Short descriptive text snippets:
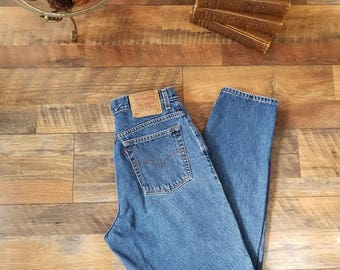 Vintage Levi's Highwaisted, Mom Jeans, Tapered Leg 90's Levis Jeans//Womens size 32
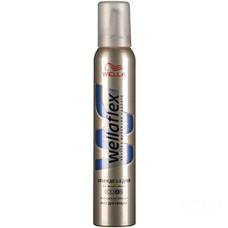 Мусс для укладки волос Wellaflex (Веллафлекс) Объем до 2-х дней №4, 200 мл
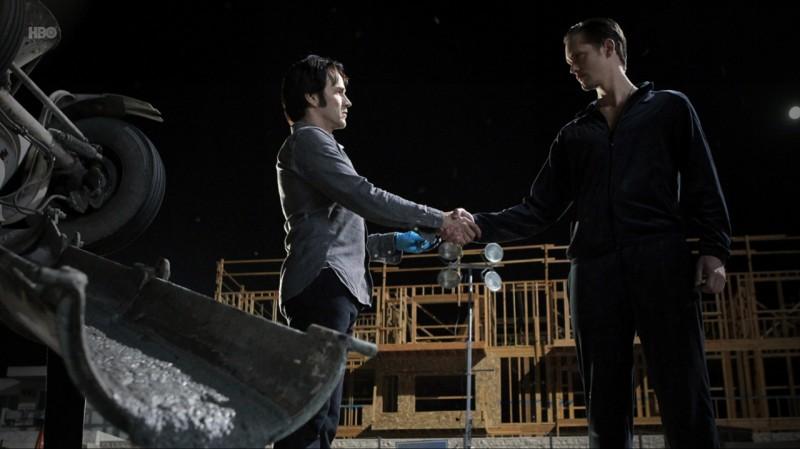Stephen Moyer ed Alexander Skarsgård nell'episodio Evil Is Going On di True Blood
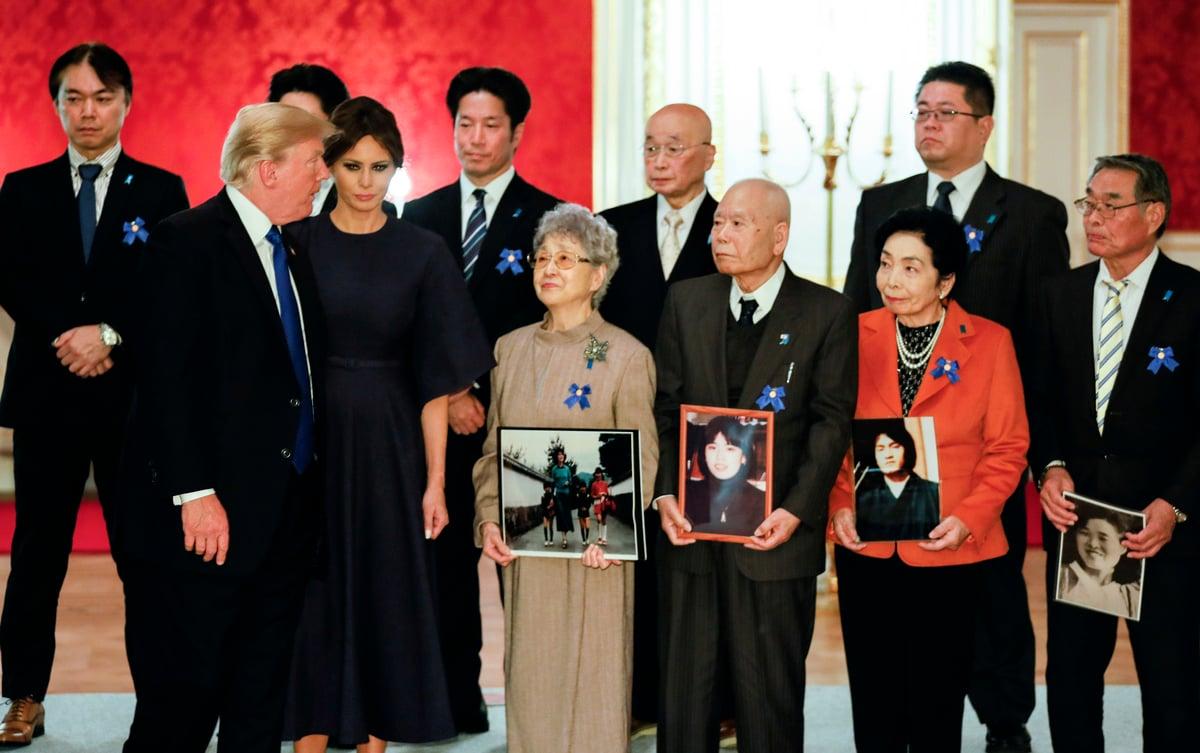 特朗普及安倍晉三與被北韓綁架日本人的家屬會面,承諾盡力拯救人質。(Getty Images)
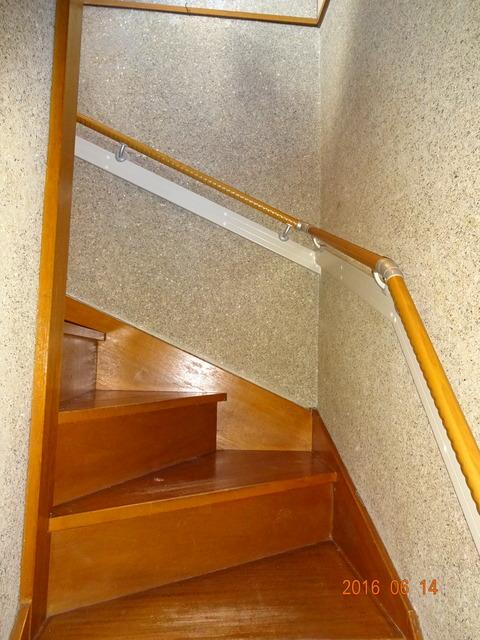①-2 階段木製連続手すり取付け2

# About this exercise
The answer must be the lines above from the line that contains "特朗普及安倍晉三與被北韓綁架" to the final line of the data, word for word, with no pictures.

# Output for this exercise
 特朗普及安倍晉三與被北韓綁架日本人的家屬會面,承諾盡力拯救人質。(Getty Images)
①-2 階段木製連続手すり取付け2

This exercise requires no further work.